**What to work on**
The output must match the entries below exactly.

**Stored data entries**

>>

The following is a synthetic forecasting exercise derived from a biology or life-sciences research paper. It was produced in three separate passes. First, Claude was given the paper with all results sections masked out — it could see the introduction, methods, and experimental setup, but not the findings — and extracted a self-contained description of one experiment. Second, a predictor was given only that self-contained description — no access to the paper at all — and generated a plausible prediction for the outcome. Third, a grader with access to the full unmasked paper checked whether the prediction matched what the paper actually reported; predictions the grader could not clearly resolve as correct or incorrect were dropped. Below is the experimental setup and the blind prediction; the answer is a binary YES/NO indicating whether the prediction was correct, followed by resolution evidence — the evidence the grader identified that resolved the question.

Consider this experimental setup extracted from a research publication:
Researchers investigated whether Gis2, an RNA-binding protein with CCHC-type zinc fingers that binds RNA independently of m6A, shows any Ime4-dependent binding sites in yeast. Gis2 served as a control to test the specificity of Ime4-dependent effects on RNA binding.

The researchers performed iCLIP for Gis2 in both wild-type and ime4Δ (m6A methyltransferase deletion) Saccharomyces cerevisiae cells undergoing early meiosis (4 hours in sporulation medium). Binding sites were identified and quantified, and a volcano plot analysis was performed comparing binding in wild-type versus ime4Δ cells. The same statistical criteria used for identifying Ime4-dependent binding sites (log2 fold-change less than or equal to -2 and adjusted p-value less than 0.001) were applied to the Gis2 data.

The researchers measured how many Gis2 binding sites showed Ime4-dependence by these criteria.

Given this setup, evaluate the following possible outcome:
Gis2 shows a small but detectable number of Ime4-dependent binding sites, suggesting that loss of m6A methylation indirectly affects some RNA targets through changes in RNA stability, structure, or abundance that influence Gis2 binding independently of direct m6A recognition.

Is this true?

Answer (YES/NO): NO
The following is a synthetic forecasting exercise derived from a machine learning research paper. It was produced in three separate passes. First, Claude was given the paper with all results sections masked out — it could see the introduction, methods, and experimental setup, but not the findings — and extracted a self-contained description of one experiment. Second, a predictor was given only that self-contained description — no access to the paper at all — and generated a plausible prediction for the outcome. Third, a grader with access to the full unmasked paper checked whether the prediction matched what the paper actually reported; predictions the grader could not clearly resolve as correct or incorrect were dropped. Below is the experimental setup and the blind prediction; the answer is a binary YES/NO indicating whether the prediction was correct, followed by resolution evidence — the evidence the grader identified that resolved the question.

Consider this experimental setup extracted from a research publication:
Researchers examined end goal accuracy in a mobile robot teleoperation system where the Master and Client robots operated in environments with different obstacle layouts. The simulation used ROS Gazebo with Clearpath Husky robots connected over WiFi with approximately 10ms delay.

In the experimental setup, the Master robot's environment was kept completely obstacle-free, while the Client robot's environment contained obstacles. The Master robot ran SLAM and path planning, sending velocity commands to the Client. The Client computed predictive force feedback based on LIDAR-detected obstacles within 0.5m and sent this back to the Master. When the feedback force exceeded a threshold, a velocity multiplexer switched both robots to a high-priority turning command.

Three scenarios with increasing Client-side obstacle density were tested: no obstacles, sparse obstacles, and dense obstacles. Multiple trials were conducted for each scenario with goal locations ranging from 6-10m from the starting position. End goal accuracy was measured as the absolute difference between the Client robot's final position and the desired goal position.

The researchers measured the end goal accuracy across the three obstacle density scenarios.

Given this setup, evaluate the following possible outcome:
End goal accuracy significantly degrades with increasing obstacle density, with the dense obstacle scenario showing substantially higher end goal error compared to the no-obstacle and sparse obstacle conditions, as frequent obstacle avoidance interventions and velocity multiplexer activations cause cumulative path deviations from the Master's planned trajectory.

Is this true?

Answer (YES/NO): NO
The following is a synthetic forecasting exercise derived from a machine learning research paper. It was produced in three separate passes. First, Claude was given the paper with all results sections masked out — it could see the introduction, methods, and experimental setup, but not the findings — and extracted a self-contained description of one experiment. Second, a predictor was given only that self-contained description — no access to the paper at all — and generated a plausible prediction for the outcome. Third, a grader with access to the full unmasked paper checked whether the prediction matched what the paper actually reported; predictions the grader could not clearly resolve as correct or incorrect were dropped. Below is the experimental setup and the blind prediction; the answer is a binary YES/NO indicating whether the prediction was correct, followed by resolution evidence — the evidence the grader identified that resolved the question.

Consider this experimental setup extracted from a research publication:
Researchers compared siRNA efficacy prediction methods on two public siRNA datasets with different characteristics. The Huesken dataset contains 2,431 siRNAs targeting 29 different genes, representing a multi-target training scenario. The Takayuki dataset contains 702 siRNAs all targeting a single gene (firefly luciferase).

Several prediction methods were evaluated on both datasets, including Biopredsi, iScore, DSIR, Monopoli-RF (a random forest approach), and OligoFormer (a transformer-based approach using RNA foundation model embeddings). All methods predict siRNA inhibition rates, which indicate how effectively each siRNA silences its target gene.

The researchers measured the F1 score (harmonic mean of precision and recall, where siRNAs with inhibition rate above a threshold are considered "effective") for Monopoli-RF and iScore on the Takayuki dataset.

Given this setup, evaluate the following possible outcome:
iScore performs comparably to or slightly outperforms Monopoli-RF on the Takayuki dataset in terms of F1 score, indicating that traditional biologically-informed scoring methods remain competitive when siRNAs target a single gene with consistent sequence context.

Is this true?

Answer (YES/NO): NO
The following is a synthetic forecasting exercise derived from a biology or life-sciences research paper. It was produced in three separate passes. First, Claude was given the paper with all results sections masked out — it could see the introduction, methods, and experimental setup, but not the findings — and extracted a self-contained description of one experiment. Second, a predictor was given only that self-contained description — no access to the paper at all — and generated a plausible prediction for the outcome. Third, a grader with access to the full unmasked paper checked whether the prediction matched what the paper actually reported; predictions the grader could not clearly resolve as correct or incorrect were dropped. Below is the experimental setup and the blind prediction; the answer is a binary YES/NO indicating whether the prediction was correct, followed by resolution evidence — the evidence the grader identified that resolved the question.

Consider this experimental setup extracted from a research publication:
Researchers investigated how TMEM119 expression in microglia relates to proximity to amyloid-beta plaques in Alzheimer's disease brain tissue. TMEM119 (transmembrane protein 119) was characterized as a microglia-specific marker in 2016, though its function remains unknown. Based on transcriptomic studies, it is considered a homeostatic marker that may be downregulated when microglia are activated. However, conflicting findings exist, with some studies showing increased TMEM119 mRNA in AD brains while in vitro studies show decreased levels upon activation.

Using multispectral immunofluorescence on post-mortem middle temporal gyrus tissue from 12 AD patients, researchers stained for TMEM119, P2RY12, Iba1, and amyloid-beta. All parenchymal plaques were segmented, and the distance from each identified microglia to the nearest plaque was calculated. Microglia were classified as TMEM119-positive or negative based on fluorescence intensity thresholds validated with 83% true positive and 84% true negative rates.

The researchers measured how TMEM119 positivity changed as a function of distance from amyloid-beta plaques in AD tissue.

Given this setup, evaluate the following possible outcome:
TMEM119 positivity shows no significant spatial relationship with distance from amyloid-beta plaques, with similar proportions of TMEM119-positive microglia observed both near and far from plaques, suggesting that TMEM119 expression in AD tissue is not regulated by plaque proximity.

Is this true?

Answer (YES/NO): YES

<<

**Answer space**
The following is a synthetic forecasting exercise derived from a biology or life-sciences research paper. It was produced in three separate passes. First, Claude was given the paper with all results sections masked out — it could see the introduction, methods, and experimental setup, but not the findings — and extracted a self-contained description of one experiment. Second, a predictor was given only that self-contained description — no access to the paper at all — and generated a plausible prediction for the outcome. Third, a grader with access to the full unmasked paper checked whether the prediction matched what the paper actually reported; predictions the grader could not clearly resolve as correct or incorrect were dropped. Below is the experimental setup and the blind prediction; the answer is a binary YES/NO indicating whether the prediction was correct, followed by resolution evidence — the evidence the grader identified that resolved the question.

Consider this experimental setup extracted from a research publication:
Researchers investigated whether Gis2, an RNA-binding protein with CCHC-type zinc fingers that binds RNA independently of m6A, shows any Ime4-dependent binding sites in yeast. Gis2 served as a control to test the specificity of Ime4-dependent effects on RNA binding.

The researchers performed iCLIP for Gis2 in both wild-type and ime4Δ (m6A methyltransferase deletion) Saccharomyces cerevisiae cells undergoing early meiosis (4 hours in sporulation medium). Binding sites were identified and quantified, and a volcano plot analysis was performed comparing binding in wild-type versus ime4Δ cells. The same statistical criteria used for identifying Ime4-dependent binding sites (log2 fold-change less than or equal to -2 and adjusted p-value less than 0.001) were applied to the Gis2 data.

The researchers measured how many Gis2 binding sites showed Ime4-dependence by these criteria.

Given this setup, evaluate the following possible outcome:
Gis2 shows a small but detectable number of Ime4-dependent binding sites, suggesting that loss of m6A methylation indirectly affects some RNA targets through changes in RNA stability, structure, or abundance that influence Gis2 binding independently of direct m6A recognition.

Is this true?

Answer (YES/NO): NO
The following is a synthetic forecasting exercise derived from a machine learning research paper. It was produced in three separate passes. First, Claude was given the paper with all results sections masked out — it could see the introduction, methods, and experimental setup, but not the findings — and extracted a self-contained description of one experiment. Second, a predictor was given only that self-contained description — no access to the paper at all — and generated a plausible prediction for the outcome. Third, a grader with access to the full unmasked paper checked whether the prediction matched what the paper actually reported; predictions the grader could not clearly resolve as correct or incorrect were dropped. Below is the experimental setup and the blind prediction; the answer is a binary YES/NO indicating whether the prediction was correct, followed by resolution evidence — the evidence the grader identified that resolved the question.

Consider this experimental setup extracted from a research publication:
Researchers examined end goal accuracy in a mobile robot teleoperation system where the Master and Client robots operated in environments with different obstacle layouts. The simulation used ROS Gazebo with Clearpath Husky robots connected over WiFi with approximately 10ms delay.

In the experimental setup, the Master robot's environment was kept completely obstacle-free, while the Client robot's environment contained obstacles. The Master robot ran SLAM and path planning, sending velocity commands to the Client. The Client computed predictive force feedback based on LIDAR-detected obstacles within 0.5m and sent this back to the Master. When the feedback force exceeded a threshold, a velocity multiplexer switched both robots to a high-priority turning command.

Three scenarios with increasing Client-side obstacle density were tested: no obstacles, sparse obstacles, and dense obstacles. Multiple trials were conducted for each scenario with goal locations ranging from 6-10m from the starting position. End goal accuracy was measured as the absolute difference between the Client robot's final position and the desired goal position.

The researchers measured the end goal accuracy across the three obstacle density scenarios.

Given this setup, evaluate the following possible outcome:
End goal accuracy significantly degrades with increasing obstacle density, with the dense obstacle scenario showing substantially higher end goal error compared to the no-obstacle and sparse obstacle conditions, as frequent obstacle avoidance interventions and velocity multiplexer activations cause cumulative path deviations from the Master's planned trajectory.

Is this true?

Answer (YES/NO): NO
The following is a synthetic forecasting exercise derived from a machine learning research paper. It was produced in three separate passes. First, Claude was given the paper with all results sections masked out — it could see the introduction, methods, and experimental setup, but not the findings — and extracted a self-contained description of one experiment. Second, a predictor was given only that self-contained description — no access to the paper at all — and generated a plausible prediction for the outcome. Third, a grader with access to the full unmasked paper checked whether the prediction matched what the paper actually reported; predictions the grader could not clearly resolve as correct or incorrect were dropped. Below is the experimental setup and the blind prediction; the answer is a binary YES/NO indicating whether the prediction was correct, followed by resolution evidence — the evidence the grader identified that resolved the question.

Consider this experimental setup extracted from a research publication:
Researchers compared siRNA efficacy prediction methods on two public siRNA datasets with different characteristics. The Huesken dataset contains 2,431 siRNAs targeting 29 different genes, representing a multi-target training scenario. The Takayuki dataset contains 702 siRNAs all targeting a single gene (firefly luciferase).

Several prediction methods were evaluated on both datasets, including Biopredsi, iScore, DSIR, Monopoli-RF (a random forest approach), and OligoFormer (a transformer-based approach using RNA foundation model embeddings). All methods predict siRNA inhibition rates, which indicate how effectively each siRNA silences its target gene.

The researchers measured the F1 score (harmonic mean of precision and recall, where siRNAs with inhibition rate above a threshold are considered "effective") for Monopoli-RF and iScore on the Takayuki dataset.

Given this setup, evaluate the following possible outcome:
iScore performs comparably to or slightly outperforms Monopoli-RF on the Takayuki dataset in terms of F1 score, indicating that traditional biologically-informed scoring methods remain competitive when siRNAs target a single gene with consistent sequence context.

Is this true?

Answer (YES/NO): NO
The following is a synthetic forecasting exercise derived from a biology or life-sciences research paper. It was produced in three separate passes. First, Claude was given the paper with all results sections masked out — it could see the introduction, methods, and experimental setup, but not the findings — and extracted a self-contained description of one experiment. Second, a predictor was given only that self-contained description — no access to the paper at all — and generated a plausible prediction for the outcome. Third, a grader with access to the full unmasked paper checked whether the prediction matched what the paper actually reported; predictions the grader could not clearly resolve as correct or incorrect were dropped. Below is the experimental setup and the blind prediction; the answer is a binary YES/NO indicating whether the prediction was correct, followed by resolution evidence — the evidence the grader identified that resolved the question.

Consider this experimental setup extracted from a research publication:
Researchers investigated how TMEM119 expression in microglia relates to proximity to amyloid-beta plaques in Alzheimer's disease brain tissue. TMEM119 (transmembrane protein 119) was characterized as a microglia-specific marker in 2016, though its function remains unknown. Based on transcriptomic studies, it is considered a homeostatic marker that may be downregulated when microglia are activated. However, conflicting findings exist, with some studies showing increased TMEM119 mRNA in AD brains while in vitro studies show decreased levels upon activation.

Using multispectral immunofluorescence on post-mortem middle temporal gyrus tissue from 12 AD patients, researchers stained for TMEM119, P2RY12, Iba1, and amyloid-beta. All parenchymal plaques were segmented, and the distance from each identified microglia to the nearest plaque was calculated. Microglia were classified as TMEM119-positive or negative based on fluorescence intensity thresholds validated with 83% true positive and 84% true negative rates.

The researchers measured how TMEM119 positivity changed as a function of distance from amyloid-beta plaques in AD tissue.

Given this setup, evaluate the following possible outcome:
TMEM119 positivity shows no significant spatial relationship with distance from amyloid-beta plaques, with similar proportions of TMEM119-positive microglia observed both near and far from plaques, suggesting that TMEM119 expression in AD tissue is not regulated by plaque proximity.

Is this true?

Answer (YES/NO): YES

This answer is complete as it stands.